Is there a connection between marijuana use and alcohol consumption? This is what a recent study published in Addiction hopes to address as a researcher from the University of Michigan investigated daily of near-daily (DND) use patterns of alcohol and cannabis for young adults into adulthood. This study has the potential to help researchers, legislators, and the public better understand the risks associated with marijuana use, especially with legalization of marijuana spreading across the United States.

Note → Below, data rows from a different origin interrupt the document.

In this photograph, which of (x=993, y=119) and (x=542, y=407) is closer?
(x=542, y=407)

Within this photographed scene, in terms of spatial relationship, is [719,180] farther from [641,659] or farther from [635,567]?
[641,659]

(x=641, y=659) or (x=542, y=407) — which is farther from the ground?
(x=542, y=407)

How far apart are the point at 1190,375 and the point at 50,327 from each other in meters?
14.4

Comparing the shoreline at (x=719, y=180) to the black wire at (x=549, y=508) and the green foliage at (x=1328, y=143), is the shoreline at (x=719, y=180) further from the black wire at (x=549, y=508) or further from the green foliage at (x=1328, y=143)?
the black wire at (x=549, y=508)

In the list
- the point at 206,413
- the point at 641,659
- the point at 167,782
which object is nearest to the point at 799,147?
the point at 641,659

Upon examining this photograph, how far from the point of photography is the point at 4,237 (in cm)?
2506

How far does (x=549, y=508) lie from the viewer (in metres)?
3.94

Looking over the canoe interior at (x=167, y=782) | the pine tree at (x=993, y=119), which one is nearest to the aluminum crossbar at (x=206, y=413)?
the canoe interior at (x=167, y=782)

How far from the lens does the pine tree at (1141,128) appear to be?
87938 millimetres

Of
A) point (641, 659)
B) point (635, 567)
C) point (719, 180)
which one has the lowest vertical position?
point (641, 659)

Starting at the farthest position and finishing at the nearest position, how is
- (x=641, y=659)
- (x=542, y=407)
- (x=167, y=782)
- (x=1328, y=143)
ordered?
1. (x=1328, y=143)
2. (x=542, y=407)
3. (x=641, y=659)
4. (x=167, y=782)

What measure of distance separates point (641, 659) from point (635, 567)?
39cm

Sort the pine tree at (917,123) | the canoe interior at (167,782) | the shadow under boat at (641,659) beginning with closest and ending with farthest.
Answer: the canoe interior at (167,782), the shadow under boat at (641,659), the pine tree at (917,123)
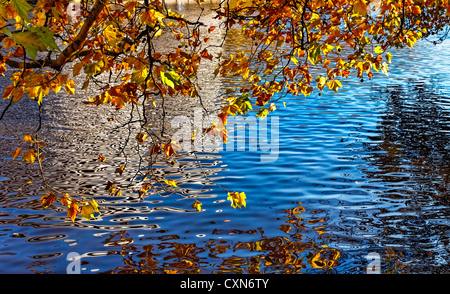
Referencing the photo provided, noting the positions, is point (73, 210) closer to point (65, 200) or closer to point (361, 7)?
Answer: point (65, 200)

For the study, the researchers analyzed self-reported data obtained from the Monitoring the Future Panel Study to ascertain DND patterns for marijuana and alcohol use. The study included surveys from approximately 20,000 adults between 19 and 65 years of age in 2023, along with yearly data from 389,639 adults between 1988 and 2023. The criteria for DND included using marijuana of alcohol a minimum of 20 times over the past 30 days for ages 19 to 30 between 1988 and 2023, 35 to 50 years of age between 2008 and 2023, and 55 to 65 years of age in 2023.
In the end, the researchers found that DND marijuana use was almost triple the DND alcohol use among individuals between 19 and 30 years old, which was also observed with individuals between 35 and 50 years old, with a convergence but not a crossover for early midlife adults.
The study notes, “In the United States, daily or near-daily (DND) alcohol use remains more prevalent than DND cannabis use among late midlife adults, but the opposite is true for young adults.”
This study comes as marijuana legalization continues to take hold across the United States, with more than half of the states having either fully legalized or decriminalized marijuana entirely, and only four states (Idaho, Wyoming, Kansas, and South Carolina) still listing marijuana as fully illegal. Therefore, this study could provide better insights into the benefits and risks of marijuana use for individuals, for both the short and long term.
What new connections between marijuana use and alcohol consumption will researchers make in the coming years and decades? Only time will tell, and this is why we science!
As always, keep doing science & keep looking up!